The aim of the research is to collect data on men and their attitudes on gender equality in order to allow awareness raising among decision-makers as well as among those who create gender policies. It has become evident over time that the inclusion of men and the “male perspective” is necessary both for the implementation of gender policies, especially those related to the fight against gender-based violence, and for very specific public policies in the field of health, education and economic development. Such development of interest is heading towards leaving the WID (women in development) orientation and accepting the GAD (gender and development) orientation in the UN-advocated transnational development policies.

The specificity of IMAGES studies is a standardized questionnaire used (7080% of identical content) in all the surveyed countries, as well as a qualitative component of the survey that varies across countries. The IMAGES questionnaire is partly inspired by the questionnaire of Gender Equality and Quality of Life survey (GEQ), conducted in Norway in 2006. The IMAGES questionnaire itself has been designed to include gender-related issues, focused on men and women in heterosexual relationships, but also to involve various forms of vulnerability stemming from the dominant gender and sexual order. Although the IMAGES questionnaire is mainly focused on heterosexual intimate partner relationships, it also includes the questions related to homosexuality, given that homophobia is treated as one of the key mechanisms in the social construction of masculinities. The questionnaire also includes some questions related to partner violence and violence suffered by men in their everyday lives.

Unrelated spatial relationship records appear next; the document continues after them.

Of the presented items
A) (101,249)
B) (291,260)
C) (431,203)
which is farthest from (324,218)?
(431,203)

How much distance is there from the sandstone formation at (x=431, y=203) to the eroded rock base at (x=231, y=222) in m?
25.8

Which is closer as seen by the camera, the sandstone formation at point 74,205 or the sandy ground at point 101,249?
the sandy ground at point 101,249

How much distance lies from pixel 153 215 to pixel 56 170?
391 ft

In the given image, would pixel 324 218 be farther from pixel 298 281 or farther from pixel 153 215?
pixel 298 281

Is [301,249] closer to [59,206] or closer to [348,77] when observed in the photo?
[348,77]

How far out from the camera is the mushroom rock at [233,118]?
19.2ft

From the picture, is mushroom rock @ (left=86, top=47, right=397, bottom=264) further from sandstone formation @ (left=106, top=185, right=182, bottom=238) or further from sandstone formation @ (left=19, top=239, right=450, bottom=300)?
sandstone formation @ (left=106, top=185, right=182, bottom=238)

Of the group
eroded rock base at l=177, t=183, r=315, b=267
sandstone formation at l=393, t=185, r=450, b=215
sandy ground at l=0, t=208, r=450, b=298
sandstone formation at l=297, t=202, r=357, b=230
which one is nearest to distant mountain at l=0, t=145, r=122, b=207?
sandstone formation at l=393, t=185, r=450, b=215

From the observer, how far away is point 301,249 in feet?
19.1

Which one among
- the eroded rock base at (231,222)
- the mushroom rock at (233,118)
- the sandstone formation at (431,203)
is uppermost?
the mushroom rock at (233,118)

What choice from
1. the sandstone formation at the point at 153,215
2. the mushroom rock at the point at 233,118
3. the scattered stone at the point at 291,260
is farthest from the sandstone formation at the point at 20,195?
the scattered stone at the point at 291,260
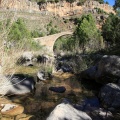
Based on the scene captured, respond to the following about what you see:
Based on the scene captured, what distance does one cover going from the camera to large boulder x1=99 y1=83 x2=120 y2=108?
614 centimetres

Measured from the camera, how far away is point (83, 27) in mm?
27922

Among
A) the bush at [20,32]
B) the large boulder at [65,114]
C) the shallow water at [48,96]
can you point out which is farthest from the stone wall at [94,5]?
the large boulder at [65,114]

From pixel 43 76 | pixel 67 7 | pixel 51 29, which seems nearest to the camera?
pixel 43 76

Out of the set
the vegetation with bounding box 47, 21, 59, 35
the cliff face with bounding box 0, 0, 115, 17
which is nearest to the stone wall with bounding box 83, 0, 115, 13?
the cliff face with bounding box 0, 0, 115, 17

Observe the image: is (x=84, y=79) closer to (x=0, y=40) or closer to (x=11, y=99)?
(x=11, y=99)

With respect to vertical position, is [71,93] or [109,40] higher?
[109,40]

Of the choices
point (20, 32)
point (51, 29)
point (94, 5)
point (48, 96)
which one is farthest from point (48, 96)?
point (94, 5)

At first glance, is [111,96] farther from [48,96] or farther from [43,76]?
[43,76]

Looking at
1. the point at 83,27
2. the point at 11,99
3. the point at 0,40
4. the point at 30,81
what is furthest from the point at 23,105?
the point at 83,27

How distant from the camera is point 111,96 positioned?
6398mm

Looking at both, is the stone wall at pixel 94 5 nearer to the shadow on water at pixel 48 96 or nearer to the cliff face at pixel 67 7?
the cliff face at pixel 67 7

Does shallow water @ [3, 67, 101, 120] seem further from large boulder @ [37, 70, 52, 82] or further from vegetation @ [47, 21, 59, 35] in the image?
vegetation @ [47, 21, 59, 35]

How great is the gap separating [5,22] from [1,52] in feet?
1.86

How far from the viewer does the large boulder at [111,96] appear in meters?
6.14
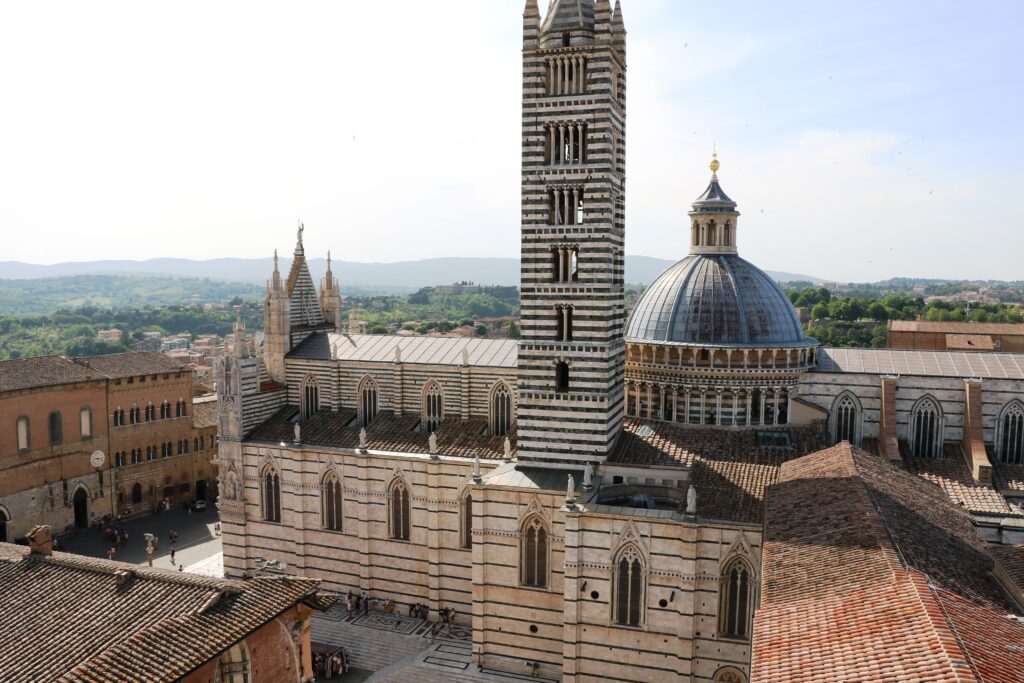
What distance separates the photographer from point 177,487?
161ft

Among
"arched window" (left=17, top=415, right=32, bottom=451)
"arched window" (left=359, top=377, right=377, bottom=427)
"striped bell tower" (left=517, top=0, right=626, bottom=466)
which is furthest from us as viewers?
"arched window" (left=17, top=415, right=32, bottom=451)

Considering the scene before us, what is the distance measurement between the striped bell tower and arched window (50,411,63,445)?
28.6m

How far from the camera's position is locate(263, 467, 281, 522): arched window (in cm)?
3562

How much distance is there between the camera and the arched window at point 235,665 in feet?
62.0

About the method of presentation

This text presents the basic findings of research, primarily of the quantitative component and a summary of the qualitative one. For that reason, report is a dominant form. Its main goal is to provide detailed and comprehensive information (data) obtained by the questionnaire-based survey. There are several reasons for this approach, which is somewhat narrower and more simplified than the approach that would be expected, for example, in sociological research with similar methodology.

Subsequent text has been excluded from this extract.